[Extracted records]
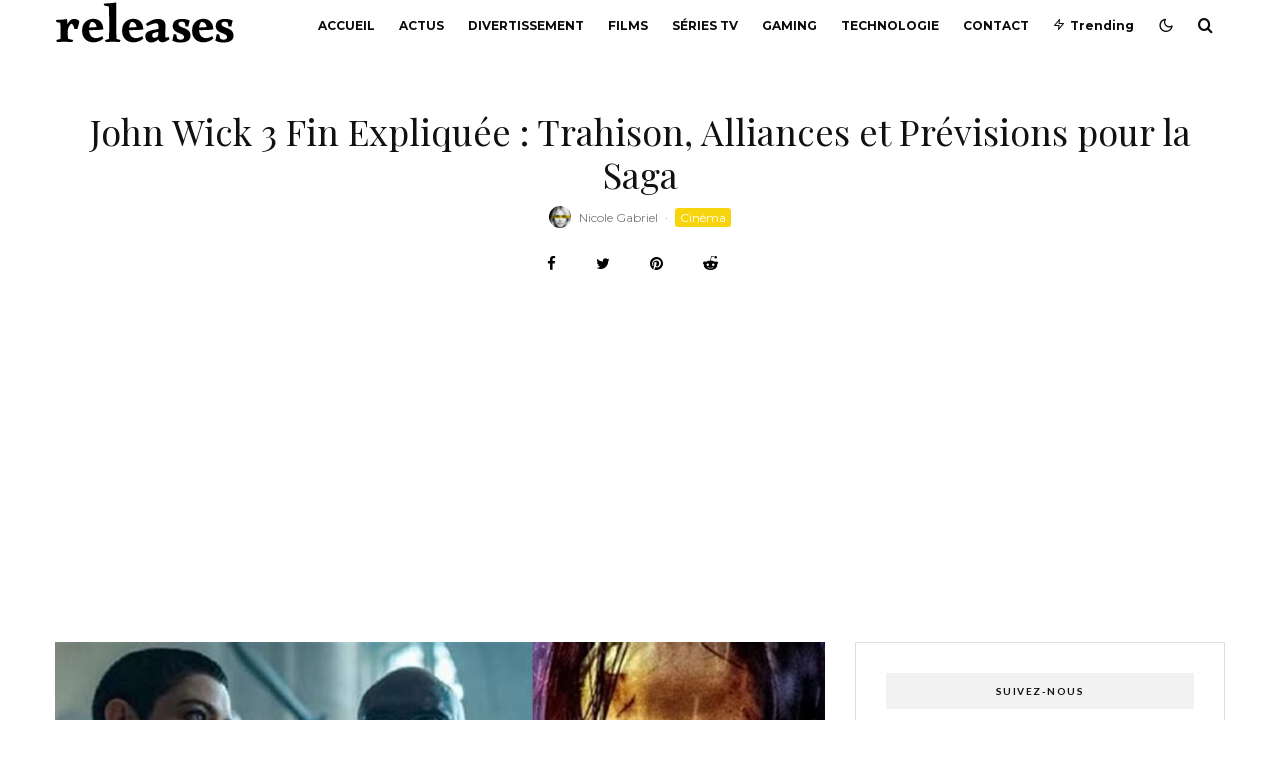

--- FILE ---
content_type: text/html; charset=utf-8
request_url: https://www.google.com/recaptcha/api2/aframe
body_size: 266
content:
<!DOCTYPE HTML><html><head><meta http-equiv="content-type" content="text/html; charset=UTF-8"></head><body><script nonce="7Mcte6Z1VEcKXC0_MHaXig">/** Anti-fraud and anti-abuse applications only. See google.com/recaptcha */ try{var clients={'sodar':'https://pagead2.googlesyndication.com/pagead/sodar?'};window.addEventListener("message",function(a){try{if(a.source===window.parent){var b=JSON.parse(a.data);var c=clients[b['id']];if(c){var d=document.createElement('img');d.src=c+b['params']+'&rc='+(localStorage.getItem("rc::a")?sessionStorage.getItem("rc::b"):"");window.document.body.appendChild(d);sessionStorage.setItem("rc::e",parseInt(sessionStorage.getItem("rc::e")||0)+1);localStorage.setItem("rc::h",'1769907252158');}}}catch(b){}});window.parent.postMessage("_grecaptcha_ready", "*");}catch(b){}</script></body></html>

- Instructions for the task -
Set down the line that contains "request_url: https://www.google.com/recaptcha/api2/aframe" exactly. Do the same for each later line of the data, through the end, and add nothing.

- Solution for this problem -
request_url: https://www.google.com/recaptcha/api2/aframe
body_size: 266
content:
<!DOCTYPE HTML><html><head><meta http-equiv="content-type" content="text/html; charset=UTF-8"></head><body><script nonce="7Mcte6Z1VEcKXC0_MHaXig">/** Anti-fraud and anti-abuse applications only. See google.com/recaptcha */ try{var clients={'sodar':'https://pagead2.googlesyndication.com/pagead/sodar?'};window.addEventListener("message",function(a){try{if(a.source===window.parent){var b=JSON.parse(a.data);var c=clients[b['id']];if(c){var d=document.createElement('img');d.src=c+b['params']+'&rc='+(localStorage.getItem("rc::a")?sessionStorage.getItem("rc::b"):"");window.document.body.appendChild(d);sessionStorage.setItem("rc::e",parseInt(sessionStorage.getItem("rc::e")||0)+1);localStorage.setItem("rc::h",'1769907252158');}}}catch(b){}});window.parent.postMessage("_grecaptcha_ready", "*");}catch(b){}</script></body></html>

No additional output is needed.